Some background: Deferred Action for Childhood Arrivals, or DACA, is a program initiated by President Obama to protect undocumented people in the United States who arrived here as children. DACA allows qualifying individuals to remain in the United States and to acquire work permits. Some states also allow DACA recipients to access grants and loans for colleges, health care, and drivers’ licenses. DACA does not create a pathway to citizenship. However, proposed legislation, initially introduced in 2001, called the DREAM Act would have created a path to citizenship for the people who qualify under DACA, leading some to adopt the term “DREAMers” when referring to this group.

President Trump has used the fate of the DREAMers as a political bargaining chip and a base-pleasing talking point, alternately claiming he wants Congress to work out a long-term solution for them while, at other times, taking to Twitter to declare the DACA program dead. His musings on DACA are woven in with his administration’s other anti-immigrant and xenophobic messages and actions, in which immigrants are routinely denigrated and ruthlessly seized for deportation—sometimes in front of their children; sometimes at a routine check-in with an immigration officer; sometimes after Border Patrol officers board a bus and start asking passengers for identification; sometimes after calling the police to report a trespasser. The willful, almost gleeful cruelty of the Trump Administration’s policies toward immigrants is apparently limitless.
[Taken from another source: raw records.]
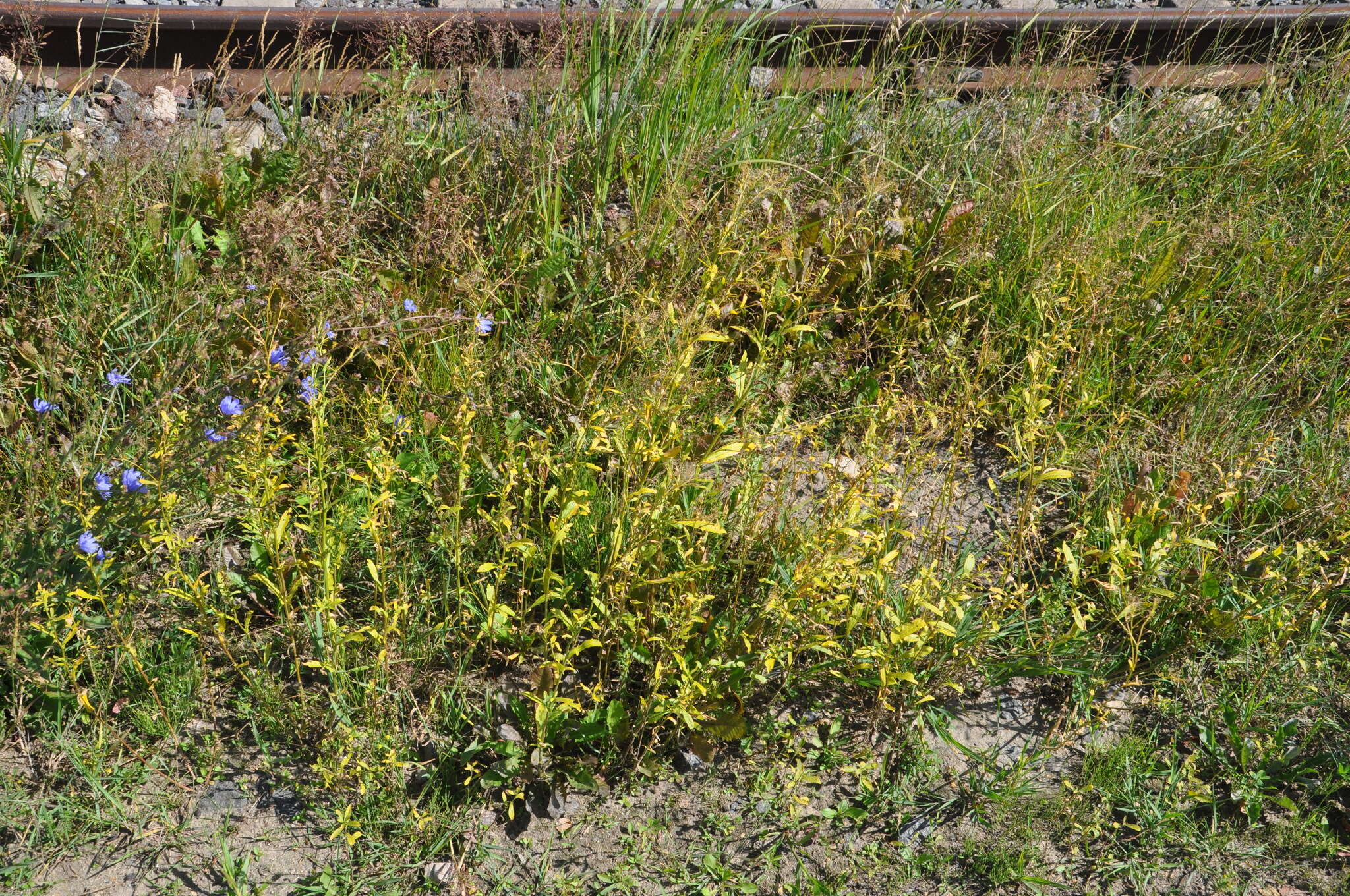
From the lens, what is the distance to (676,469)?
111 inches

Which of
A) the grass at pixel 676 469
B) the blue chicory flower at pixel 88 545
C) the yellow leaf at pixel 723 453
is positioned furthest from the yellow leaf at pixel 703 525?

DREAMing Out Loud was created by PEN America in an effort to counter the anti-immigrant sentiment on the rise in the United States and to amplify the voices of many living in this country who are marginalized because of their immigration status. It is also a potent and beautiful example of our dual mission to celebrate literature and love of writing in defense of free expression. In these powerful videos, the DREAMers’ faces remain hidden, but their voices are heard.

Defending the principles of free expression requires action far beyond ensuring that the First Amendment is respected. It requires us to actively create the kind of broad, inclusive, dynamic conversation that these principles are intended to enable. Those who champion free speech values should be working not only to uphold the strong legal protections for speech in the United States, but also to fulfill the vision of robust participation in political debate that these protections are meant to facilitate: a world in which everyone has a voice when issues of public interest and political importance are under discussion. The Trump Administration’s treatment of DREAMers—one day suggesting a deal with Congress is on the horizon and the next dashing those hopes again—leaves these young people dangling in a precarious and unpredictable position.

The uncertainty surrounding their status has driven many DREAMers into the shadows, like many of this country’s other undocumented residents. As a result, the current debate about their future is taking place largely without their own stories being heard: without the voices of the vast majority of the approximately 800,000 people in the DACA program and without the voices of other undocumented people, many of whom have lived here in the United States—working, raising families, and contributing to this country’s welfare—for years. PEN America’s DREAMing Out Loud program is one small effort to bring more of those voices into the conversation.

“This is his plan,” reads the narrator of “The Controversy of the Avocado.” “This is what he wants everyone to believe. That we are a trend that will soon die out.” With DREAM to Tell, viewers are asked to witness the stories of New York City DREAMers and to ensure that their words are lasting and that their voices remain heard.